A cheaper, easier way to measure wind on high-rise
Bringing digital to life 18 December 2017 Marie Skytte Thordal Jens Chr. Bennetsen
Ramboll uses 3D air simulation models to improve insight on wind load on high-rise buildings in early design phases - to benefit clients, environment and society.
My goal is not to make wind tunnels obsolete. I just want to make constructing higher buildings easier, cheaper and more efficient.
That’s why I have spent so much time between wind tunnels, skyscraper models and high-powered computers in one of the big experimental labs at the Technical University of Denmark (DTU) just outside Copenhagen, in my work as a Industrial PhD Student and Ramboll engineer.
The skyscraper models are the product of growing demand for high-rise buildings - a trend that Ramboll and other companies in the construction business have noted.
Wind load has a great impact on the structural construction design of high-rise buildings, for which reason structural engineers are seeking to optimise the wind load on buildings by conducting wind tunnel tests and modifying how buildings are shaped.
I work in collaboration with the Advanced Flow Consulting team in Ramboll with more than 15 years of experience in complex flow problems.
Faster and easier digital design
Wind loads on structures within built environment is an ever-present task which many areas need to address when designing or trouble shooting a structure. Computational Fluid Dynamics (CFD) has the ability to model the real-world physics and displaying it, revealing what is actually happening. Thus, making the digital design evaluation faster and easier.

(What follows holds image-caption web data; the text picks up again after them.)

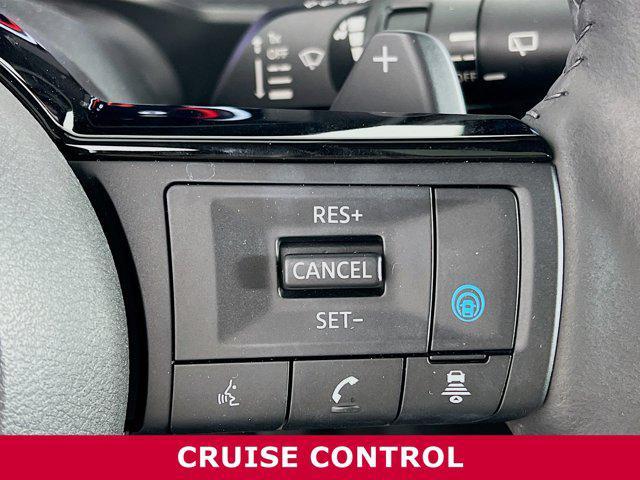 used 2024 Nissan Rogue car, priced at $31,883
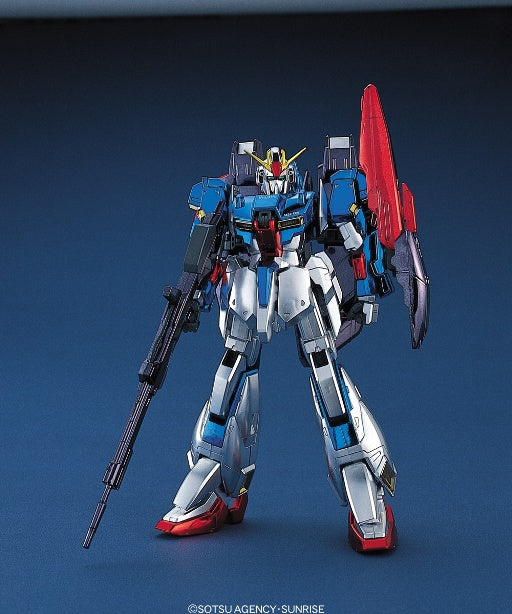MG MSZ-006 Zeta Gundam Metallic Coating Ver.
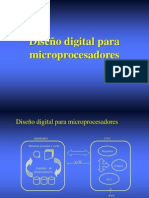 Diseno Digital Microprocesadores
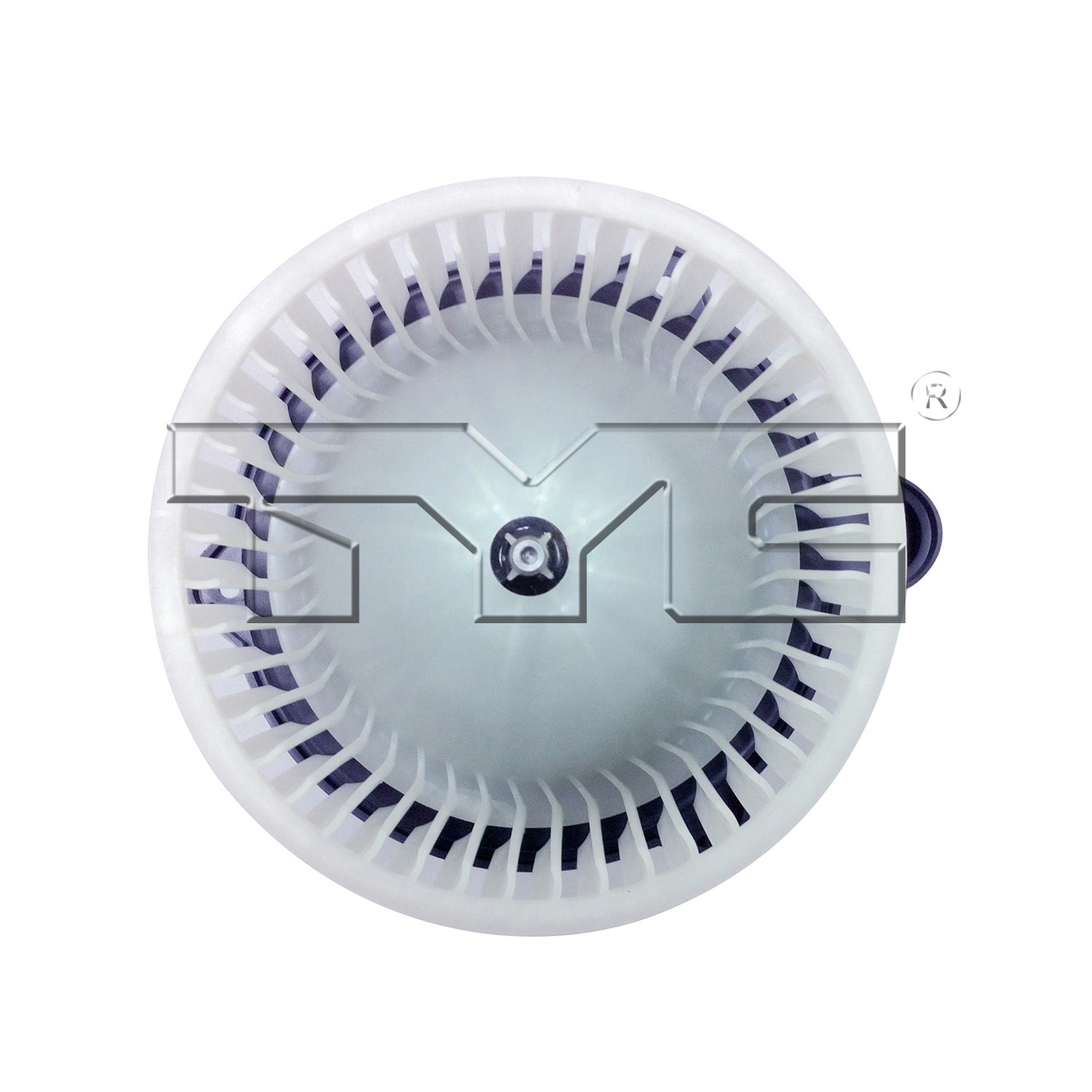 TYC HVAC Blower Motor - 5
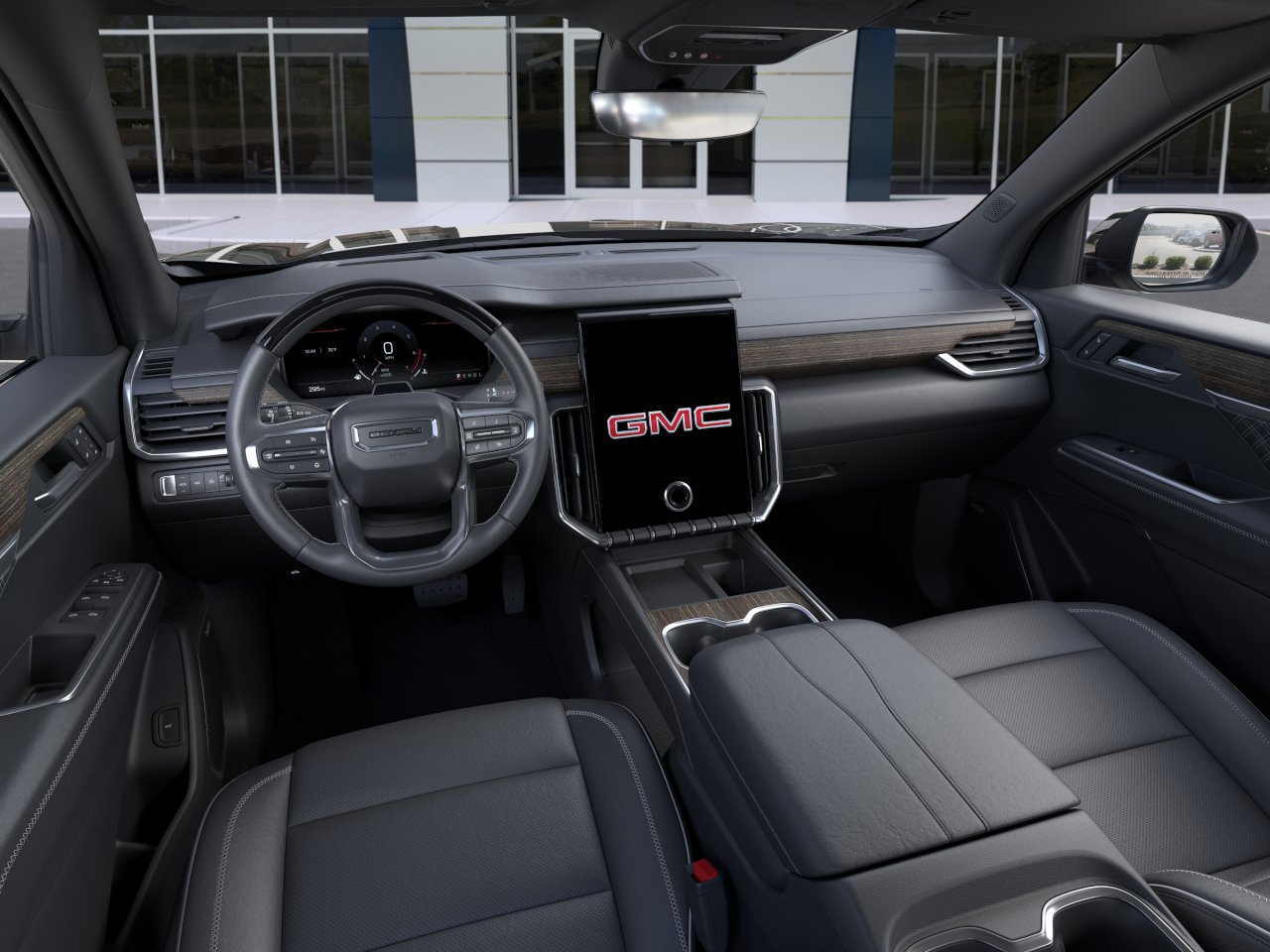 2026 GMC Acadia Denali - Photo 33
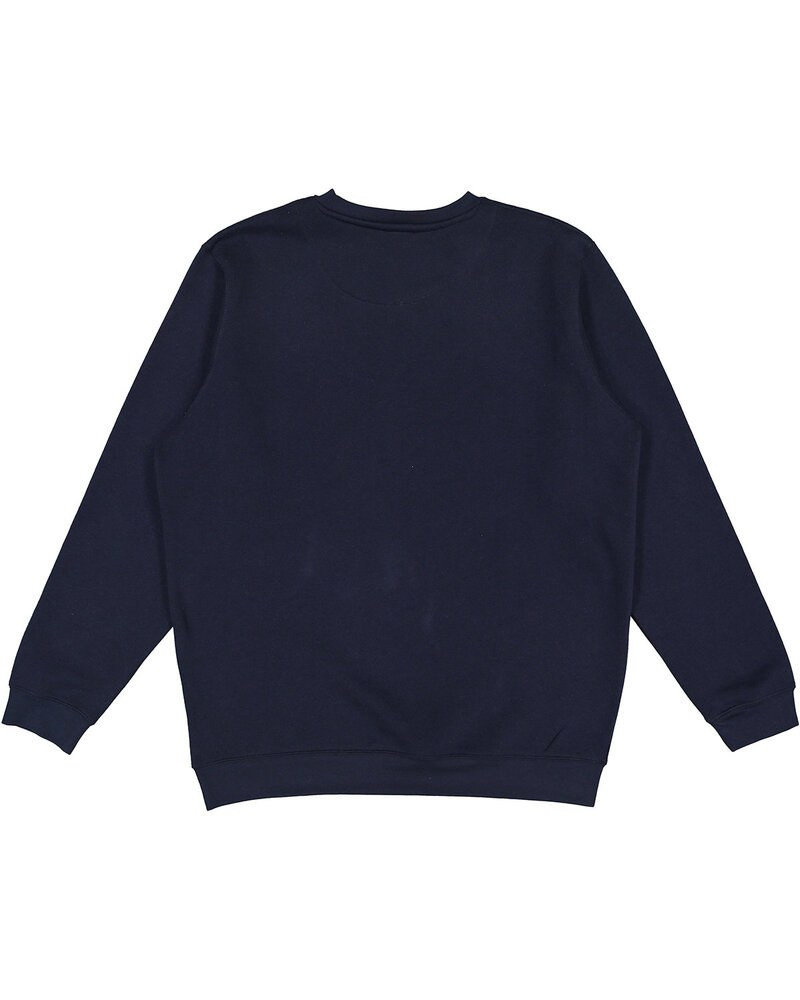 LAT 6925 - Unisex Elevated Fleece Sweatshirt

Traditionally, the wind load is determined by estimation and wind tunnel study. However, the wind tunnel studies are more rigid and often only a single study is performed during the design process for a high-rise building. Thereby less interaction and optimization of form and sharp can be integrated.
Ramboll is implementing the Digital Wind Tunnel approach, which is based on the use of CFD modelling for assessment of the wind flow. This paves the way for faster design evaluations and shedding clear light on the wind physics, providing complex information in an illustrative way.

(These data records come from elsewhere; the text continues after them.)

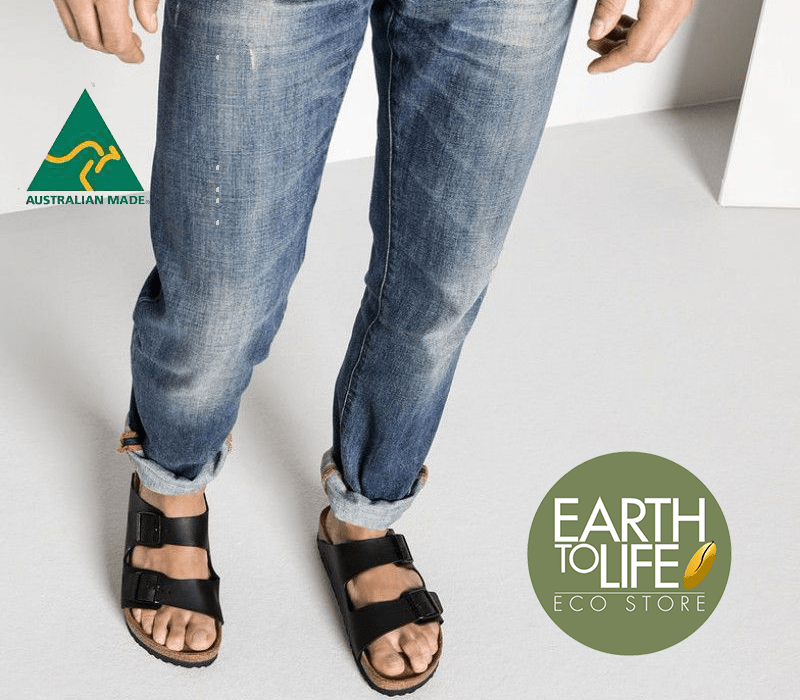 Sandal Roman Aussie Made General Koalabi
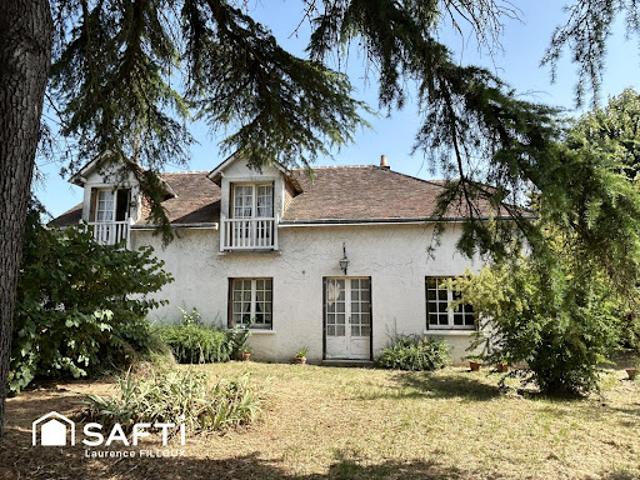 Vente Maison 6 pièces 160 m2 Montoire sur le Loir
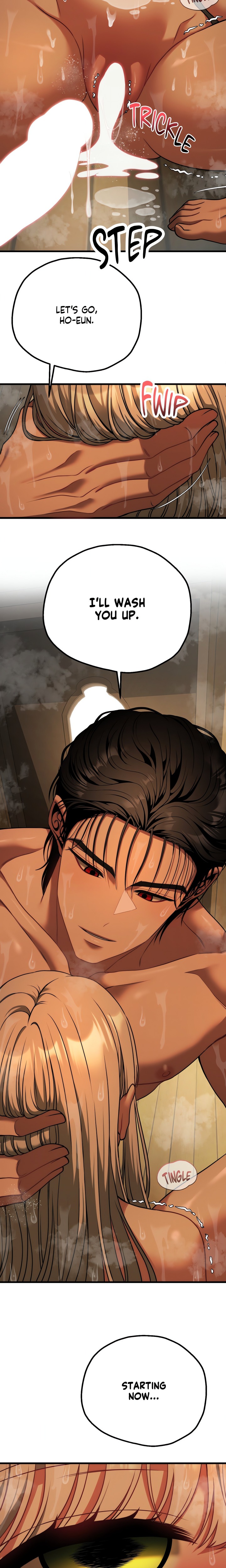 18+ Cliterary Book Club Chapter 29 page 25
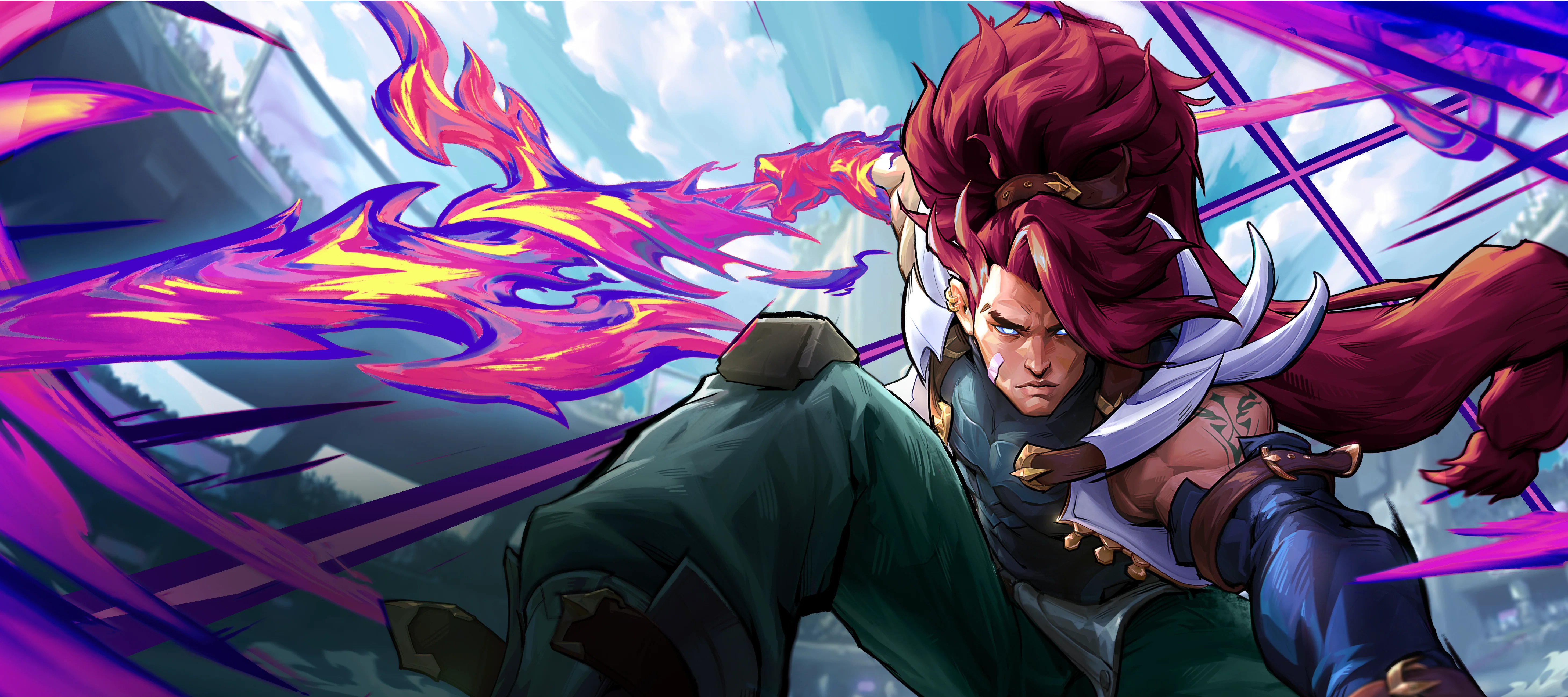 Xin Zhao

One of the corner stones are accuracy, and we are working on enhancing the understanding and integration of the Digital Wind Tunnel approach at the DTU.
3D model reduces cost
Using wind tunnels – which designs are not particularly adaptable – to establish wind loads can be expensive and time consuming in a design process where the architecture is under constant modification.
Testing whether a building design is better with rounded corners than with sharp edges means having to build an all-new model, which I now know from experience can be a cumbersome process.
Ramboll is familiar with this problem from its consultancy role on Bella Sky, Carlsberg City and other buildings with complex structures, where it was necessary to wait for – and put full trust into – an external wind tunnel expertise.
In recent years challenges like these have increased demand for digital methods like the 3D air simulation tool Computational Fluid Dynamics (CFD). CFD can reduce time consumption and ensure faster response times in the design process.
Using digital methods creates great opportunities and freedom because different designs can be tested within a short period, and the architectural 3D model can be used directly in the CFD simulation.
However, in Denmark CFD has yet to become a fully proven and accepted method for determining wind load in engineering practice. Throughout this on-going study it is readily being applied for early design phase and projects where wind tunnel are not suited due to scale.
I completed part of my PhD in Japan, which is a leading country in this field. The Japanese implement CFD in the structural design phase, thanks in part to ultra-fast supercomputers capable of making the complicated calculations required to validate the 3D simulation tool for wind tunnel tests.
I hope to ensure that CFD truly produces considerable advances for the construction industry in Denmark and other parts of Europe. Furthermore, the results can also underpin a closer collaboration between architects and engineers in the future – and thus provide better products for customers.